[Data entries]
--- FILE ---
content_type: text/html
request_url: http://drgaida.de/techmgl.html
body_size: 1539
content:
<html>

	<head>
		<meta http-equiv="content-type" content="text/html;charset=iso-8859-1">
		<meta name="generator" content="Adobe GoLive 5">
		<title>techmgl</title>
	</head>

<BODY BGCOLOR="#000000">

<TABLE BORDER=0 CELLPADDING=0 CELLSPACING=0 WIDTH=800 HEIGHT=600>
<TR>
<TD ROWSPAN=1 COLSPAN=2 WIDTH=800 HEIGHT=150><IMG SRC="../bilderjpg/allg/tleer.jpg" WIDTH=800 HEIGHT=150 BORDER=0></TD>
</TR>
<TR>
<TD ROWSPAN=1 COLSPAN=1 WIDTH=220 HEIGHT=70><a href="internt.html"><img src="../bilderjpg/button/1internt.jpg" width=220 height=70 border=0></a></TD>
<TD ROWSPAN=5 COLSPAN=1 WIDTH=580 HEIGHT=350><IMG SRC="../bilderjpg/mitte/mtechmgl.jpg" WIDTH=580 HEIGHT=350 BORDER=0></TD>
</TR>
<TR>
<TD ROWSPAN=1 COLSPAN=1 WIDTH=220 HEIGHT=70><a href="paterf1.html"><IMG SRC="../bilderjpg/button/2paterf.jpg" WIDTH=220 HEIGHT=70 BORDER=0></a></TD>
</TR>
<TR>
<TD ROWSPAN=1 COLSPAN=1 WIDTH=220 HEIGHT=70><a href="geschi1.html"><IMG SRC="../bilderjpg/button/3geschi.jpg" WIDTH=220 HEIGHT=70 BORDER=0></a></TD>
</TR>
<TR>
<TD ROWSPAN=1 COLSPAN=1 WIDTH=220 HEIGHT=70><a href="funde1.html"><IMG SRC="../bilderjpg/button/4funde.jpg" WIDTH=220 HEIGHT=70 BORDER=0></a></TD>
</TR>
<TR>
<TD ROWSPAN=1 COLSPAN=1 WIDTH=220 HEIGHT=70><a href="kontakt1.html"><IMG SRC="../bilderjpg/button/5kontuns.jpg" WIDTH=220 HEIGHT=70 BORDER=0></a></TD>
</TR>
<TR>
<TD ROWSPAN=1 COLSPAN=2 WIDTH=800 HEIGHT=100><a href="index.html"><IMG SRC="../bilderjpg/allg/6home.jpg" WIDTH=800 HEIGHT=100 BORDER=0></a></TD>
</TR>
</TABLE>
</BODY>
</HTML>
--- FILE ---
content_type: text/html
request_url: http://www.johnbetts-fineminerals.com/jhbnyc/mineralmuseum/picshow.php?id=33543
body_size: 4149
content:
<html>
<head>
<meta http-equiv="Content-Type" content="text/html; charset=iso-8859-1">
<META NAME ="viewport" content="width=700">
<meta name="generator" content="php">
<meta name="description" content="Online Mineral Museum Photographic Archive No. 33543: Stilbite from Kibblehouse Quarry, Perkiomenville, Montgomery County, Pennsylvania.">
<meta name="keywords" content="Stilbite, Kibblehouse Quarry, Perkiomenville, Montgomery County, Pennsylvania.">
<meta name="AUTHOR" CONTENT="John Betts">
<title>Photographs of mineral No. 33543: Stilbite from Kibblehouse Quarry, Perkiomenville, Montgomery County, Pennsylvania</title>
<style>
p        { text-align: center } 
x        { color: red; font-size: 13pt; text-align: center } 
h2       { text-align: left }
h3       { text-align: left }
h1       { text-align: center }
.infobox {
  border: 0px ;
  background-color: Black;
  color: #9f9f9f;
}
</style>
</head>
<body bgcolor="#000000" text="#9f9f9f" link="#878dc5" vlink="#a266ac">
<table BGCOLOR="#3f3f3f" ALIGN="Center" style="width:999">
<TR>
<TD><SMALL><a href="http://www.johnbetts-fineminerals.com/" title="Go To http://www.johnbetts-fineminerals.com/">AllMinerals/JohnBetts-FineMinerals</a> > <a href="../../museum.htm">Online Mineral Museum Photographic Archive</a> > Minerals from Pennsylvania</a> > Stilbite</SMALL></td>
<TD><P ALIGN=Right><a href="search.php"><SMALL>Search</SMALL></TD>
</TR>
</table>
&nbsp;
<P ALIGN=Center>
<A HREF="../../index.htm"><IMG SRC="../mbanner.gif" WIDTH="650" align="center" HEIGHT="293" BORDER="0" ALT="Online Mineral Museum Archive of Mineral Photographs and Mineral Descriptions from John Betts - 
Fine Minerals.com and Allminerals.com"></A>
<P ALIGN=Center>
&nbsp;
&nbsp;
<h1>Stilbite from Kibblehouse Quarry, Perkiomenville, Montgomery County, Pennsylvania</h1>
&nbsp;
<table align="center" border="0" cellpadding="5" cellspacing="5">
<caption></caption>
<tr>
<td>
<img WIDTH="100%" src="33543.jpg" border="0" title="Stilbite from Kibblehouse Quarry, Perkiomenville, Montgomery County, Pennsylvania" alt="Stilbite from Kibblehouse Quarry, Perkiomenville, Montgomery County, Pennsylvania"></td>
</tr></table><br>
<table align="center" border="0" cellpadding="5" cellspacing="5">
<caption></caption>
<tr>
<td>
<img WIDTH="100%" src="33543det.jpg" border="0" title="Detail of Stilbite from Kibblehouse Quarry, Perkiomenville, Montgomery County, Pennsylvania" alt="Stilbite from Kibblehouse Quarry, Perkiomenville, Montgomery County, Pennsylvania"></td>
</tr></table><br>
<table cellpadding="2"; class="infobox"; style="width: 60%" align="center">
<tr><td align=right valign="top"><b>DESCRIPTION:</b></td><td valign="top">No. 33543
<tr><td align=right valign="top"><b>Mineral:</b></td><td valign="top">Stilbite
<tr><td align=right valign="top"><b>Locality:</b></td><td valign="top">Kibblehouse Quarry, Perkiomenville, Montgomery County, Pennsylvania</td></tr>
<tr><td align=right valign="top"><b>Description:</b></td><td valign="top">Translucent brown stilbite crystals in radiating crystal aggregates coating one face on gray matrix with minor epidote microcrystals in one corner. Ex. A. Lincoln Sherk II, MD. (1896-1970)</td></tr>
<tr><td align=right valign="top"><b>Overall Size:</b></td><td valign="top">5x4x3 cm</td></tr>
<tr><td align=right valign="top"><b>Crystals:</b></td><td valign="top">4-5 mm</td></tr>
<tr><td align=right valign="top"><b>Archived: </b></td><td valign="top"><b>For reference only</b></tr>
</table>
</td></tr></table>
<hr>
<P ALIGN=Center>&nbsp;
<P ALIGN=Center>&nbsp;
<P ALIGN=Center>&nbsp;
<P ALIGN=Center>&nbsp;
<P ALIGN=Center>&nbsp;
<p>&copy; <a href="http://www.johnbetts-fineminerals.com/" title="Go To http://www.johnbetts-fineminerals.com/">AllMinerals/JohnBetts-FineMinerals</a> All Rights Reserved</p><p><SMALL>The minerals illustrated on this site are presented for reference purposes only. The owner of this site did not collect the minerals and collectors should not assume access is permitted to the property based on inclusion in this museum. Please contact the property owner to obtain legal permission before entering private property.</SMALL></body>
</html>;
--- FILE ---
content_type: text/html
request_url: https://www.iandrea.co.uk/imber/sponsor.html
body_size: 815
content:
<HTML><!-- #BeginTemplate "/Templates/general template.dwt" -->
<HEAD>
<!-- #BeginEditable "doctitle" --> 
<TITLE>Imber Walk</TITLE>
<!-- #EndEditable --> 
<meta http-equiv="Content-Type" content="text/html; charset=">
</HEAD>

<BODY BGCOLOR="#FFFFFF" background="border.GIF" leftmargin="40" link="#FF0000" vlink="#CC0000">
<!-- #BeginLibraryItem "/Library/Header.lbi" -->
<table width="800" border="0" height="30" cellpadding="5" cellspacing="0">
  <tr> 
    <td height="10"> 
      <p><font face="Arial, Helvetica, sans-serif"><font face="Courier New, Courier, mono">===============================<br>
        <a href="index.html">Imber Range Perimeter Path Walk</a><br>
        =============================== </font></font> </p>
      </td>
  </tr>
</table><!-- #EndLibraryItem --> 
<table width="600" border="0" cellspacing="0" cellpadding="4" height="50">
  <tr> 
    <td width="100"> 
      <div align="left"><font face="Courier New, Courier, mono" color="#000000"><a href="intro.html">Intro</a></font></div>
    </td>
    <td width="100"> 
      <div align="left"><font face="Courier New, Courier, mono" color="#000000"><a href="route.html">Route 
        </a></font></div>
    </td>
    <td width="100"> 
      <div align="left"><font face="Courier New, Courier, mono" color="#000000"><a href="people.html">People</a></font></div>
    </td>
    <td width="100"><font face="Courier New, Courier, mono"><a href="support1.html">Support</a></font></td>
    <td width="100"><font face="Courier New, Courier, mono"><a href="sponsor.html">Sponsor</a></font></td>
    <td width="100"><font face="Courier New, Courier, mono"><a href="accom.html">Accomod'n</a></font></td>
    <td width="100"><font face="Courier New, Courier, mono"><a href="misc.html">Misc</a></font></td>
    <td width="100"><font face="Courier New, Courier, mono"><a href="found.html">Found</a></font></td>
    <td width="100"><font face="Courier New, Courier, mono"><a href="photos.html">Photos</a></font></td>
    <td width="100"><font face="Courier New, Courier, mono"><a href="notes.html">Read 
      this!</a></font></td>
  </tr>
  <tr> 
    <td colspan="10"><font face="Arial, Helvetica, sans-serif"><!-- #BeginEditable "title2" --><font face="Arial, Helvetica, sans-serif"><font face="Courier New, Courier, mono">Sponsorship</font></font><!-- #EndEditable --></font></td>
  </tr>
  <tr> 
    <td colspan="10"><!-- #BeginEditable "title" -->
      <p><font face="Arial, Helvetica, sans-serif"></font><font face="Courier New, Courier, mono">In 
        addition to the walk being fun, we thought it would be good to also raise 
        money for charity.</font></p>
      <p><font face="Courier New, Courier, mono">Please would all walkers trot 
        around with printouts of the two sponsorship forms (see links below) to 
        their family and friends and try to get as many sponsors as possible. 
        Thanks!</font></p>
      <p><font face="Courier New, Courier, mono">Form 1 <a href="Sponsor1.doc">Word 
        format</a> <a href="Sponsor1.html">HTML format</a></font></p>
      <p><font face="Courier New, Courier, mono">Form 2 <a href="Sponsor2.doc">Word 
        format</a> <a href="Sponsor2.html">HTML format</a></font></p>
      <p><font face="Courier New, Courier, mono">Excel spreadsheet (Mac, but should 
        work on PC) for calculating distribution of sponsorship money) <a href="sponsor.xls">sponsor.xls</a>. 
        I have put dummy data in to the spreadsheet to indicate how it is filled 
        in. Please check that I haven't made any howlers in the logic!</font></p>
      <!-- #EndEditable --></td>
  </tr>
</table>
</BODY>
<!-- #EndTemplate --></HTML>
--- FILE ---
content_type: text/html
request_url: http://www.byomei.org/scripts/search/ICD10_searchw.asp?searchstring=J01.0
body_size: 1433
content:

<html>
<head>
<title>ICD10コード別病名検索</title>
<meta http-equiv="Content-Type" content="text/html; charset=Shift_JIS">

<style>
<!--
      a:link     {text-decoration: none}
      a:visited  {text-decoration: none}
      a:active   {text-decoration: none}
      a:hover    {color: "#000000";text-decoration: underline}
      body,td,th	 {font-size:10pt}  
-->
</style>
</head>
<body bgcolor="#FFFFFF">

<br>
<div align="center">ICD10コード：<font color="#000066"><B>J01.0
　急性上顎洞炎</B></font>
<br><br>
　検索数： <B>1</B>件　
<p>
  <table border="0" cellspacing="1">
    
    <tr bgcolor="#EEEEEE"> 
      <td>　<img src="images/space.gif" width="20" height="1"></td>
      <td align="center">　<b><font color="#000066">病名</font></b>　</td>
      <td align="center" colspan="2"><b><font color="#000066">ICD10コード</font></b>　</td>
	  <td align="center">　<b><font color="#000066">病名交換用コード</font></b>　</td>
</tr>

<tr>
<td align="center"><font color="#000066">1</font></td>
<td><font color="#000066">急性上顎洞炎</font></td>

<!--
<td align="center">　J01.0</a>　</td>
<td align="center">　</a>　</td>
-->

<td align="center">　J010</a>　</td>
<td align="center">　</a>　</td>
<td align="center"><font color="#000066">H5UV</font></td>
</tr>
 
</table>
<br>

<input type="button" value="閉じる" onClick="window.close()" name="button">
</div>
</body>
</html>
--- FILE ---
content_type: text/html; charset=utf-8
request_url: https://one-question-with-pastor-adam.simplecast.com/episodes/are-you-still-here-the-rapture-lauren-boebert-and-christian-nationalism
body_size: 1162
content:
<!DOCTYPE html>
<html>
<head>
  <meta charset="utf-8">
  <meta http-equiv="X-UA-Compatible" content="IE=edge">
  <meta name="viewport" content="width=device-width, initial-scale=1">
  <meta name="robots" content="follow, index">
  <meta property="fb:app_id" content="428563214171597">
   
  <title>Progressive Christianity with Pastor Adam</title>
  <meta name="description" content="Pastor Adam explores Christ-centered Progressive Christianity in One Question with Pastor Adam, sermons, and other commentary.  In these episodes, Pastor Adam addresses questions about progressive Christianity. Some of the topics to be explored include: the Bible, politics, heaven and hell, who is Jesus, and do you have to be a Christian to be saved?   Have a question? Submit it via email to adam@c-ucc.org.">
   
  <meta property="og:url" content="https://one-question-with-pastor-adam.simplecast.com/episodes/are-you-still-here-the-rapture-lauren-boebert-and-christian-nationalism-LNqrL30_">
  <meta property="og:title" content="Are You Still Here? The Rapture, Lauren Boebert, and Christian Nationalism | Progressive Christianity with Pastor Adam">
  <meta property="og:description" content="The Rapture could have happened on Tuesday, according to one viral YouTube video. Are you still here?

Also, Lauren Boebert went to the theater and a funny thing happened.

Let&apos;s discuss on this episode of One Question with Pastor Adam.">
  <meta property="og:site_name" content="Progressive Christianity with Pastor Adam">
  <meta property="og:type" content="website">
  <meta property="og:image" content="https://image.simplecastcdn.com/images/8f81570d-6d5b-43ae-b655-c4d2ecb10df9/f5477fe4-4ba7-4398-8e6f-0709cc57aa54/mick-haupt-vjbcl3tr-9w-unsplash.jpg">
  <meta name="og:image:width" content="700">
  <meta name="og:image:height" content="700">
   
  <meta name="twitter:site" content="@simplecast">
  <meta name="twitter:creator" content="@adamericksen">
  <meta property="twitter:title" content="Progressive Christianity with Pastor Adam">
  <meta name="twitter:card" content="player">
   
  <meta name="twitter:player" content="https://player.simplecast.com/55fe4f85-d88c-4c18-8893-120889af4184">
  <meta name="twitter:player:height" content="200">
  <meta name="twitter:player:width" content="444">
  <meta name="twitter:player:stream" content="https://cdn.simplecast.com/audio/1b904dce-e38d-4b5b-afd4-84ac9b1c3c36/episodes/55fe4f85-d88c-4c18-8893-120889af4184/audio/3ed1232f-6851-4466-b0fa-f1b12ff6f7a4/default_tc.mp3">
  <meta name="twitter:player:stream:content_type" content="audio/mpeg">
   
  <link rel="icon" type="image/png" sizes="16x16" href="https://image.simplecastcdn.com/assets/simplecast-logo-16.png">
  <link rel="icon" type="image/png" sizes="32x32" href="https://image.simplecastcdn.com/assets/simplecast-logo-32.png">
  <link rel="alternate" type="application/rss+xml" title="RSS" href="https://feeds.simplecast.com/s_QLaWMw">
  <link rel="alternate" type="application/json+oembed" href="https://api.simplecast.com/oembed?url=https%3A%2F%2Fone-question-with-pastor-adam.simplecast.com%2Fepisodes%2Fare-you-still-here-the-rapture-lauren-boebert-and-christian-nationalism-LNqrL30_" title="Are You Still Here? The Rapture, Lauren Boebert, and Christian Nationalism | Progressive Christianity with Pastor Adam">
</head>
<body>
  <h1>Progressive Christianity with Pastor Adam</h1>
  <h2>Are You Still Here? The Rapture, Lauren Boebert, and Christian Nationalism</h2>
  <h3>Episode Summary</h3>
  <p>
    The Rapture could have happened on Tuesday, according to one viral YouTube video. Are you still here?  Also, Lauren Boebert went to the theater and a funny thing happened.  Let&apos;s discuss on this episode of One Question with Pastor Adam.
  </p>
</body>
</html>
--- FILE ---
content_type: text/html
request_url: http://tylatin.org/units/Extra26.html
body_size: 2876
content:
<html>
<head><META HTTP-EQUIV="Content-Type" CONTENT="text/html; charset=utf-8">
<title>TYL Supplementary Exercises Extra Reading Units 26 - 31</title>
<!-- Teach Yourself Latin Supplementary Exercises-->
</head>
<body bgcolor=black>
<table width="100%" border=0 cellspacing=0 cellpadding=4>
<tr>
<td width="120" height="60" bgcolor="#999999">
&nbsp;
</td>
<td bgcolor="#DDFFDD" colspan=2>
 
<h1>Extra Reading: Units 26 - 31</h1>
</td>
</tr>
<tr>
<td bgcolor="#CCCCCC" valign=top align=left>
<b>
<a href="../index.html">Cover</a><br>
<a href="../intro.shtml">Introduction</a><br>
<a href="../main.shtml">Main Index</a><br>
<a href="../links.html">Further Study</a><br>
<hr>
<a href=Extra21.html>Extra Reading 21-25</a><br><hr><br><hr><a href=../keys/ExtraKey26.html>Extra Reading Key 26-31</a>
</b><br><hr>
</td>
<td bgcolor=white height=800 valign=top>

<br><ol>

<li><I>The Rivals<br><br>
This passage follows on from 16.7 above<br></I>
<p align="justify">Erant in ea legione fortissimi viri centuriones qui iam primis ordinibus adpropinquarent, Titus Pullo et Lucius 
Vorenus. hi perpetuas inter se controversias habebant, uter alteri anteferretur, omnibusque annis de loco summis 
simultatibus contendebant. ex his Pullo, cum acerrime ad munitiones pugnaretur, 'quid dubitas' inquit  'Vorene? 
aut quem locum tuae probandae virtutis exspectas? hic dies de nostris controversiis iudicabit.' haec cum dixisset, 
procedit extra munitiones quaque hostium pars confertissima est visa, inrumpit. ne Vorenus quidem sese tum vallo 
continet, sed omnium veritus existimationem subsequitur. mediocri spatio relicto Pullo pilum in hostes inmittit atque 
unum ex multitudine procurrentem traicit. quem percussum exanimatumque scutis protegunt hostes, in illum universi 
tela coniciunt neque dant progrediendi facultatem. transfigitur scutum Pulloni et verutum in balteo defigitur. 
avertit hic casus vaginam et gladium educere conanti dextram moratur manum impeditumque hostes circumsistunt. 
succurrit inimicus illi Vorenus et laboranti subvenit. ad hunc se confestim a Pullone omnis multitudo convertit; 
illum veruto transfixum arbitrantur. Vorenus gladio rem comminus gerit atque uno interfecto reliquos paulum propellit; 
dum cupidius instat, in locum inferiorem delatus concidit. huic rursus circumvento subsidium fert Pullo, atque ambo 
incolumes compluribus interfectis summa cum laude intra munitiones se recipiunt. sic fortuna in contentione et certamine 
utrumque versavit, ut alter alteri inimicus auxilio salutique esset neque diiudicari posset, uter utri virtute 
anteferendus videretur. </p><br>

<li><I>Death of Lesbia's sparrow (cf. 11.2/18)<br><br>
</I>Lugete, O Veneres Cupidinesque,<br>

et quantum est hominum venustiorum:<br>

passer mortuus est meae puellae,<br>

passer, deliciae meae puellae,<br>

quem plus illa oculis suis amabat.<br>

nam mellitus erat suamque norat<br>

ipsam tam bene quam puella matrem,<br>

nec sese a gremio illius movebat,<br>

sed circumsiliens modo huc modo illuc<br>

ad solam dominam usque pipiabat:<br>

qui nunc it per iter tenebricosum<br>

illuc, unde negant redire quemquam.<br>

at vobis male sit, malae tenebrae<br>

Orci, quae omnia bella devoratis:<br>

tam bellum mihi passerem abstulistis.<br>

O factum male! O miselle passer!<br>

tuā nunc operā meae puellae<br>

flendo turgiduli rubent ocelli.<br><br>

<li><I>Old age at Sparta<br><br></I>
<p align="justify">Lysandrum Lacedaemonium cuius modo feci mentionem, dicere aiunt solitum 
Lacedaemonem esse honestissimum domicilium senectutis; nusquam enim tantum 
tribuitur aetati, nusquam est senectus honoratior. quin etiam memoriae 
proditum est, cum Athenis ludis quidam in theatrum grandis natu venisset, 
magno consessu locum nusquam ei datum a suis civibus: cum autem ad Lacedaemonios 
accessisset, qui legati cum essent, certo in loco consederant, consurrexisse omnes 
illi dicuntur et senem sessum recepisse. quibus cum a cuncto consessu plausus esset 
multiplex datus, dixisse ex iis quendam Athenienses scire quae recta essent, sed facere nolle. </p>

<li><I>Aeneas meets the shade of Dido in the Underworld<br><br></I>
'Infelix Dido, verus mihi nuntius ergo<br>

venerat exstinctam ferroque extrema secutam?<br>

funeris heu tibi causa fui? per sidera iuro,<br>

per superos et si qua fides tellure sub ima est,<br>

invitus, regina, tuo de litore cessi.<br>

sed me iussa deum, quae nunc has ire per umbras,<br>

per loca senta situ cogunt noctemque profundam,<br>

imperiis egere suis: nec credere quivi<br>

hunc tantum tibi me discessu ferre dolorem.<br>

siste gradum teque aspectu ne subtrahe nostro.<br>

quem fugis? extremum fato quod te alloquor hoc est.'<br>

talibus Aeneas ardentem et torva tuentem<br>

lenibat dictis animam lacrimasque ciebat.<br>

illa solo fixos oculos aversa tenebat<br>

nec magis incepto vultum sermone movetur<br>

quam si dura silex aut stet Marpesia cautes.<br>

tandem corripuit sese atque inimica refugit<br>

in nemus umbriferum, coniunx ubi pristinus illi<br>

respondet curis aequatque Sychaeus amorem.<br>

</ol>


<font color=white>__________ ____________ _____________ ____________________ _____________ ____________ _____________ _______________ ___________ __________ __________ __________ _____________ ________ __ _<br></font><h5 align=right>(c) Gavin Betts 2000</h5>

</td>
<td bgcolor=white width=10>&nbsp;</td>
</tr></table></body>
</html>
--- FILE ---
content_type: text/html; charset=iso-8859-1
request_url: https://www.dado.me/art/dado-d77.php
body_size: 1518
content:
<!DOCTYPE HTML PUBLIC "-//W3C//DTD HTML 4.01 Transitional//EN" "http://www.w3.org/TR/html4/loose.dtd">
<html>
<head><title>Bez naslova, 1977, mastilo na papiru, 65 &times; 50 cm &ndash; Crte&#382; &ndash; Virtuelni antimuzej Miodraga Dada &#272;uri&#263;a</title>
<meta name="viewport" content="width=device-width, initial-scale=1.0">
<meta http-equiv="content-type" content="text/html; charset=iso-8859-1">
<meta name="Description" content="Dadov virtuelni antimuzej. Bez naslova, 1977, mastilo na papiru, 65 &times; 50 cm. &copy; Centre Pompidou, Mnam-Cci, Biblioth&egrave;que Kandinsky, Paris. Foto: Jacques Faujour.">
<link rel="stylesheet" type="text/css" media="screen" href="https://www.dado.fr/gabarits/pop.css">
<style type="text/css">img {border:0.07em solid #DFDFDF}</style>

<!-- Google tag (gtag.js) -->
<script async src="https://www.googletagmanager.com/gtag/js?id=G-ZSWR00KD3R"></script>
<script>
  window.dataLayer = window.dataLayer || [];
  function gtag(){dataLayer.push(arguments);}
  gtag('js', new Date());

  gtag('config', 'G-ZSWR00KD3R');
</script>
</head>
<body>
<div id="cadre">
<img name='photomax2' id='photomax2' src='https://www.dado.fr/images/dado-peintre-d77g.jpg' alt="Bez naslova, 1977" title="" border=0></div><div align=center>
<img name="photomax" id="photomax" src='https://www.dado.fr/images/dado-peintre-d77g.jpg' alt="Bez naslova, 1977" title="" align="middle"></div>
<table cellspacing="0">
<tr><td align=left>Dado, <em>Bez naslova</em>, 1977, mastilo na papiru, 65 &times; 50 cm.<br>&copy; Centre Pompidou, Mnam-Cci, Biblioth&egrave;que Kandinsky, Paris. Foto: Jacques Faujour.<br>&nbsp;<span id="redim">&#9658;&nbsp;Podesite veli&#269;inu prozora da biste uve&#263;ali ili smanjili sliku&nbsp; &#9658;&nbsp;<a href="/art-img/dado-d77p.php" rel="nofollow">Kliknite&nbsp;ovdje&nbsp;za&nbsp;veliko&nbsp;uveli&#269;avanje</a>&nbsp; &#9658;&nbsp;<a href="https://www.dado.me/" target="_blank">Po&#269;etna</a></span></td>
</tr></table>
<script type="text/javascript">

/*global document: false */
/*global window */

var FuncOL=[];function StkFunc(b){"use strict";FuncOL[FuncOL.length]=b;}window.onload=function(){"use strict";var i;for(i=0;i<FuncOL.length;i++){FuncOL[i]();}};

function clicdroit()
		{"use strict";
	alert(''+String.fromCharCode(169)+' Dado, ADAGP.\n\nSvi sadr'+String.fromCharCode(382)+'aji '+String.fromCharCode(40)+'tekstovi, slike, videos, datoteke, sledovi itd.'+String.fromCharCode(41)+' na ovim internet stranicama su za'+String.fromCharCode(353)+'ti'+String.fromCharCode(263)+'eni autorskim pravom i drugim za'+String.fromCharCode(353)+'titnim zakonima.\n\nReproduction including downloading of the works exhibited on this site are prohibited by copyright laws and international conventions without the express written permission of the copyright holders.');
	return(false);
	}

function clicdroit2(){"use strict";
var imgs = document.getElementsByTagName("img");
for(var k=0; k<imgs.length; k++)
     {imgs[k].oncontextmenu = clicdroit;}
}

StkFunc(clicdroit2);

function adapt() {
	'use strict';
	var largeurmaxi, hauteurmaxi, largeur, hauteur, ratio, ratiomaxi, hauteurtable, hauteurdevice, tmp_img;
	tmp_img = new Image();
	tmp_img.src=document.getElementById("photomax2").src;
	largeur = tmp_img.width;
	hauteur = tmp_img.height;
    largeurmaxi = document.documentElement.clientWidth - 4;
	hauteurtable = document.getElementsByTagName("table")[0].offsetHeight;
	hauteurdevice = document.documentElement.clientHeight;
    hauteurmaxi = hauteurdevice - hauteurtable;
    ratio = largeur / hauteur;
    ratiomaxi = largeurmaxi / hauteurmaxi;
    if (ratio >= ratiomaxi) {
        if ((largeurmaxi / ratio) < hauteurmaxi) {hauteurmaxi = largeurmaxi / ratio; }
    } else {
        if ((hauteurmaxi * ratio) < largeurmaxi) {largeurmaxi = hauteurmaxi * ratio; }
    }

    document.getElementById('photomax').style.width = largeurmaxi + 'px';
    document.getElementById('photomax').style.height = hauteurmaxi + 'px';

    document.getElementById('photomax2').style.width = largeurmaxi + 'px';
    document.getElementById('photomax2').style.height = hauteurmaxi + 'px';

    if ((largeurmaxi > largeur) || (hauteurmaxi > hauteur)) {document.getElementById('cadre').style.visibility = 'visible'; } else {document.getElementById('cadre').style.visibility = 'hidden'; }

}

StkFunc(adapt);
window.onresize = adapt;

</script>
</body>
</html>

*Task*: Report the lines above that contain "sese".

*Result*:
procedit extra munitiones quaque hostium pars confertissima est visa, inrumpit. ne Vorenus quidem sese tum vallo 
nec sese a gremio illius movebat,<br>
tandem corripuit sese atque inimica refugit<br>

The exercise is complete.